• _Extrait source_:
La deuxième grande monographie est celle de l’anglais John WILKES, qui a l’avantage d’être faite par un savant « étranger » et donc détaché de toute tentation nationaliste130. Dans une approche d’historien classique, il décrit la géographie de l’Illyrie et étudie la région dans les périodes préhistoriques, grecques, romaines et médiévales. Il s’appuie sur les preuves archéologiques, surtout épigraphiques, pour tenter de définir la culture matérielle, la religion et les coutumes des Illyriens sans apporter d’éléments vraiment nouveaux par rapport à Stipčević. Sur la langue illyrienne, il remarque qu’il en reste peu de traces, mais qu’elle appartient bien à la famille des langues indo-européennes. Après une étude approfondie, il examine également les preuves linguistiques de la similitude des Illyriens avec d’autres peuples comme les Thraces, les Italiques, les Grecs et les Celtes. Il reste prudent, mais ne conteste pas l’origine illyrienne de la langue albanaise : « The Albanian language, which belongs to the Indo-European group, has a distinctive vocabulary, morphology and phonetic rules which have engaged the attention of many philologists, of whom several have confidently proclaimed its origin from ancient lllyrian. In the Albanian vocabulary it is possible to detect something of the physical, social and economic conditions prevailing at the time of its formation, through the evidence of borrowing from other languages, including Latin and Slav. »131. Il conclut par une discussion sur une possible survie d’une culture indigène illyrienne à l’époque romaine et byzantine avec la possibilité d’en trouver des traces dans la langue et la culture albanaises.

• _Section des données_:
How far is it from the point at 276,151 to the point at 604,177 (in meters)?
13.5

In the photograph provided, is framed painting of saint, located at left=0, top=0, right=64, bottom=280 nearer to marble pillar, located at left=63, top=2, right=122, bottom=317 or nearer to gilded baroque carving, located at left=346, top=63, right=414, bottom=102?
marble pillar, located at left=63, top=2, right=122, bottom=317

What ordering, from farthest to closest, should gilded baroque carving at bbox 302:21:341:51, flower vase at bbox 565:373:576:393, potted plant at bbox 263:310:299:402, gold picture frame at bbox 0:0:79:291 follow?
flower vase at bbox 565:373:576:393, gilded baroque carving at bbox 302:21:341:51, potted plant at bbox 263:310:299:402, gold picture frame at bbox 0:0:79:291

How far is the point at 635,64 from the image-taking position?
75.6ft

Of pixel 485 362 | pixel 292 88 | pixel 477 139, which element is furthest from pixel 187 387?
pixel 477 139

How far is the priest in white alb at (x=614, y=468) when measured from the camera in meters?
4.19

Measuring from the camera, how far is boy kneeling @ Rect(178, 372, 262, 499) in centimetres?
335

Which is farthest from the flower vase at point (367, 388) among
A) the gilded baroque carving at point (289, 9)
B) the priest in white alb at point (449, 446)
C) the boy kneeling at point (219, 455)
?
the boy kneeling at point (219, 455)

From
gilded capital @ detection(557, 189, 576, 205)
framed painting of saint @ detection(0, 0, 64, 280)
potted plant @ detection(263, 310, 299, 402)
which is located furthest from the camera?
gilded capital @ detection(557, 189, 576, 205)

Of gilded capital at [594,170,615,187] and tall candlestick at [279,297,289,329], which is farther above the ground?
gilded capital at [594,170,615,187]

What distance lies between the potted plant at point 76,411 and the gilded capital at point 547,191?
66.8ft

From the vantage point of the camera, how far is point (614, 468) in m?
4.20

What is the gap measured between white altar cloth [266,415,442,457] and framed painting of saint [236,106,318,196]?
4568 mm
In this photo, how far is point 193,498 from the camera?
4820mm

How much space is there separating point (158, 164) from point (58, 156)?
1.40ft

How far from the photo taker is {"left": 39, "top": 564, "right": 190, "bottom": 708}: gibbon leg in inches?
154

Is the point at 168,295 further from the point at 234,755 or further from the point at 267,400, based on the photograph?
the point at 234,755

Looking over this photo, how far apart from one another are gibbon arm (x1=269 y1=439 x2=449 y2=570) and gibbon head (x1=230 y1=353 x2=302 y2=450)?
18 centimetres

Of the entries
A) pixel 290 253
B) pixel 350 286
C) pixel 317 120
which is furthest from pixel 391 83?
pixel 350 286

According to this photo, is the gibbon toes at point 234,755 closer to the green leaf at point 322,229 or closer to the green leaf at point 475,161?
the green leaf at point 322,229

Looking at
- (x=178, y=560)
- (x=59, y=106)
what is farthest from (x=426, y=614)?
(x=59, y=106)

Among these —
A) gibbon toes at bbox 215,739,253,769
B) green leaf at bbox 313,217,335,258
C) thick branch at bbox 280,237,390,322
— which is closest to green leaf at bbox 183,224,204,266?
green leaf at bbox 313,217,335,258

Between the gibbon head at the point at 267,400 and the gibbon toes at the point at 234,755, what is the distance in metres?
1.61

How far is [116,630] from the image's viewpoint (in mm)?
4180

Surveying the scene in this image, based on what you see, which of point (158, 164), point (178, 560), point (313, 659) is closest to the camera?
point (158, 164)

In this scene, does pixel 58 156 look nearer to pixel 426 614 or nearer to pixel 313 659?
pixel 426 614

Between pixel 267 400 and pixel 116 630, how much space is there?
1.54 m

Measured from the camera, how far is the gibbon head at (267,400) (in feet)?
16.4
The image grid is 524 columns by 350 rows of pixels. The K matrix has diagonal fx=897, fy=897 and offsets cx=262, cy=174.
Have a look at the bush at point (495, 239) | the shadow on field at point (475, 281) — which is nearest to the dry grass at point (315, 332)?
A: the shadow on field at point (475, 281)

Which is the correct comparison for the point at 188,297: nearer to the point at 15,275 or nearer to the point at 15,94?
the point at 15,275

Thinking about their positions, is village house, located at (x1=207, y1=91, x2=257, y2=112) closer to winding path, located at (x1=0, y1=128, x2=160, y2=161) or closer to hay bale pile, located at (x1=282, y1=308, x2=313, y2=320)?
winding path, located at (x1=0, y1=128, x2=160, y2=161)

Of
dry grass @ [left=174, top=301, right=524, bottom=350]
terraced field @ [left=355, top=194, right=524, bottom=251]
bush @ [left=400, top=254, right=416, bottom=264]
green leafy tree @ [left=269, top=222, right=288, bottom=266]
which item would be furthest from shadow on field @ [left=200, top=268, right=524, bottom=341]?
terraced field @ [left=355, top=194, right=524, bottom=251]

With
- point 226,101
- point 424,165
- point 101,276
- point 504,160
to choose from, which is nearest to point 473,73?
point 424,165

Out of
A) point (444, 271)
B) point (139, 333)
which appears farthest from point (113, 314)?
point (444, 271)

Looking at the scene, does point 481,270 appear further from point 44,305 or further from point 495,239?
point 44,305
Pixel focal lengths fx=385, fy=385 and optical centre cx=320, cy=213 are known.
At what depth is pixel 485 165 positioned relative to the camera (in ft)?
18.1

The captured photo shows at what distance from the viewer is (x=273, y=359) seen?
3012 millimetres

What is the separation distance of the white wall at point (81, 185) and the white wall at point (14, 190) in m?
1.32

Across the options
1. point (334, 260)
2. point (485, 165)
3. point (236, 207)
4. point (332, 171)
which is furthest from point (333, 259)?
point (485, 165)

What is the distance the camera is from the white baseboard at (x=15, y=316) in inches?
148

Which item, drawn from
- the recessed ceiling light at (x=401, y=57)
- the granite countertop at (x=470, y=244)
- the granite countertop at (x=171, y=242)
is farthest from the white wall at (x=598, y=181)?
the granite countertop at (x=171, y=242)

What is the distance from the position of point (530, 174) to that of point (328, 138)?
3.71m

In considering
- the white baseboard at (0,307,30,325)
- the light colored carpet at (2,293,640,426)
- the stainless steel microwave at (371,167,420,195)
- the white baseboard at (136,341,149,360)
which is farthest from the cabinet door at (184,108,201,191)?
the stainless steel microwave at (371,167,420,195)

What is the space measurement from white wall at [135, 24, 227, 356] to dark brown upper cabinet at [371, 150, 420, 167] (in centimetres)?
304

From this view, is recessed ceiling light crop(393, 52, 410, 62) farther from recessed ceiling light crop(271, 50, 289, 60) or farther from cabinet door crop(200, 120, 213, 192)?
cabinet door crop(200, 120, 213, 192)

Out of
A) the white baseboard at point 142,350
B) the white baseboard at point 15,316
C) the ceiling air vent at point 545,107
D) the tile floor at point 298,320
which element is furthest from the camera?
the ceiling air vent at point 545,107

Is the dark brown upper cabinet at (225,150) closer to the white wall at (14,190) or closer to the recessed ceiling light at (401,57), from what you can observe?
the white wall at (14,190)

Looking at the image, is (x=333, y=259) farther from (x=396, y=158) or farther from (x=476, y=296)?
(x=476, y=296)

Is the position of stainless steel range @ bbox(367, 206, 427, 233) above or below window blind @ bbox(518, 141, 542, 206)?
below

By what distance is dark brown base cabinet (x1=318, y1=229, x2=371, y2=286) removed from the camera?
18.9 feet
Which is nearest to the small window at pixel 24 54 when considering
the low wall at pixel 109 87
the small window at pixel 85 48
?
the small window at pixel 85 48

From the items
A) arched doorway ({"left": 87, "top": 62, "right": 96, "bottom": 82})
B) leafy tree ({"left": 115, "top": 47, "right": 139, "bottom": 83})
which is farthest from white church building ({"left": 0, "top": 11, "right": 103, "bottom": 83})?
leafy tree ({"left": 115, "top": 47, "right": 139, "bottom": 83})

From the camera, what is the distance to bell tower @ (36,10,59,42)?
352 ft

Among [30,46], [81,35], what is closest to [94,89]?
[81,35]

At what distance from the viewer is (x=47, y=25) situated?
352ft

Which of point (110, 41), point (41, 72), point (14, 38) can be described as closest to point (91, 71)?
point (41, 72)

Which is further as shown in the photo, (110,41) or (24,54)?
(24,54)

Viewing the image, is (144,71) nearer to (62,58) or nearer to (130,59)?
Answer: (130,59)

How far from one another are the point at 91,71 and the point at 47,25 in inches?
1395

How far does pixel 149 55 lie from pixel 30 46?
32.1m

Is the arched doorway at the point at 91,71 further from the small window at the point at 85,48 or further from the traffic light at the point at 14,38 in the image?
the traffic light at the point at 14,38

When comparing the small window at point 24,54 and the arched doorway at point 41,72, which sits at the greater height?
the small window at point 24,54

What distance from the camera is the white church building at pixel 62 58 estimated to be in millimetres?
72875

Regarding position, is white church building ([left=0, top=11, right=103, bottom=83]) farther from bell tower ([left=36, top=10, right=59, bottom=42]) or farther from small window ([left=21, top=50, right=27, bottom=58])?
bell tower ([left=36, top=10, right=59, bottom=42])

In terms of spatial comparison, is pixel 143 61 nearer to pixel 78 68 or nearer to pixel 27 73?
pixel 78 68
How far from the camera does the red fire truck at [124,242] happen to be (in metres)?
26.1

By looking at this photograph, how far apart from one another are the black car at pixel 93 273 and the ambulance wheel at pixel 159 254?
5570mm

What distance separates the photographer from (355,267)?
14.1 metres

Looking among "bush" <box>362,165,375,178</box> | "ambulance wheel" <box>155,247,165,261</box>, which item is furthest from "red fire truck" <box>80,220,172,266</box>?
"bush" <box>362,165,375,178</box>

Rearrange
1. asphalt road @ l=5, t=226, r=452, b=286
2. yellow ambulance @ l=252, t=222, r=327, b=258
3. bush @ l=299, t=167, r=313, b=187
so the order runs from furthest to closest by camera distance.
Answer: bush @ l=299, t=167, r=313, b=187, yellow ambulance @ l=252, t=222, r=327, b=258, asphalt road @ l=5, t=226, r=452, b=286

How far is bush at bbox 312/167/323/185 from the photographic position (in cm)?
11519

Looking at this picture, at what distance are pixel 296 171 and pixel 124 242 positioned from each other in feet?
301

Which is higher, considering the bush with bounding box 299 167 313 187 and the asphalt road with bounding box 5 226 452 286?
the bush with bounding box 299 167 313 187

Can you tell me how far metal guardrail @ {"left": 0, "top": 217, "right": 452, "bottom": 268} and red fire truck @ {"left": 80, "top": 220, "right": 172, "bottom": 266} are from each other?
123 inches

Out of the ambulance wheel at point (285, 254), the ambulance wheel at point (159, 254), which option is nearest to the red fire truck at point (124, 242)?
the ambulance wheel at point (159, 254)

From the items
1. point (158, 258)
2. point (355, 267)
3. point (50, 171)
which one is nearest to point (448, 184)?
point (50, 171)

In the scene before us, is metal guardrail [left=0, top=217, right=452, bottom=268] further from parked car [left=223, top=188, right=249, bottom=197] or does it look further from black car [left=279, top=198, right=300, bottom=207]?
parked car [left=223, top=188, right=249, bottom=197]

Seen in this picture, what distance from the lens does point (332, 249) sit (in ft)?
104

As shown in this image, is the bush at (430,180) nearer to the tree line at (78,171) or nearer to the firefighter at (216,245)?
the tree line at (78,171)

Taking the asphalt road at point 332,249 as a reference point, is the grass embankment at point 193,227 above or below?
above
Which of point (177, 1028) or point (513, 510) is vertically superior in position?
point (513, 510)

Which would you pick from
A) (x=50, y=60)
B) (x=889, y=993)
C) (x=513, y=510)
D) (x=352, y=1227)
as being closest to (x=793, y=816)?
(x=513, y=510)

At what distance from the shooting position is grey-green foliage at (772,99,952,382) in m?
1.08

• _Consigne_: Reprenez, s'il vous plaît, l'extrait sur les études consacrées aux Illyriens juste après sa dernière phrase et poursuivez sa rédaction.

• _Résultat attendu_:
Le problème des relations entre les Illyriens et leurs voisins, proche de notre problématique, a était abordé par M. HOLLEAUX dans la Cambridge Ancient History, (VII, 1928, XXVI, p. 822-857) ; il propose une histoire des Illyriens en lien avec la colonisation grecque, l’expansion macédonienne132, et principalement la conquête romaine à partir du règne d’Agron et de Teuta dans la deuxième moitié du IIIe siècle av. J.-C. P. CABANES qui a consacré sa vie scientifique à la recherche archéologique en Épire et Illyrie méridionale, plus particulièrement en Albanie133, a produit un excellent manuel à destination des étudiants français au concours du CAPES et de l’agrégation d’histoire, Les Illyriens de Bardylis à Genthios : IVe-IIe siècle avant J.-C. (Regards sur l’Histoire n° 65, SEDES, Paris 1988). Son étude ne concerne malheureusement que l’époque hellénistique, mais elle prend en compte toutes les découvertes archéologiques et épigraphiques alors disponibles. Sa formation d’épigraphiste l’a amené à publier de très nombreux travaux sur l’évolution de la société illyro-épirote avant l’arrivée des Romains. Il s’est intéressé au rôle joué par les fondations coloniales, et s’est efforcé de proposer une localisation géographique précise pour les différentes ethnies illyriennes. Il traite avec beaucoup de compétence du rôle joué par Pyrrhos d’Épire et sa thèse a été consacrée à l’histoire de l’Épire de la mort de Pyrrhus à la conquête romaine134. Les travaux effectués par P. Cabanes sont marqués par une forte influence hellénocentriste, due à la nature des sources disponibles.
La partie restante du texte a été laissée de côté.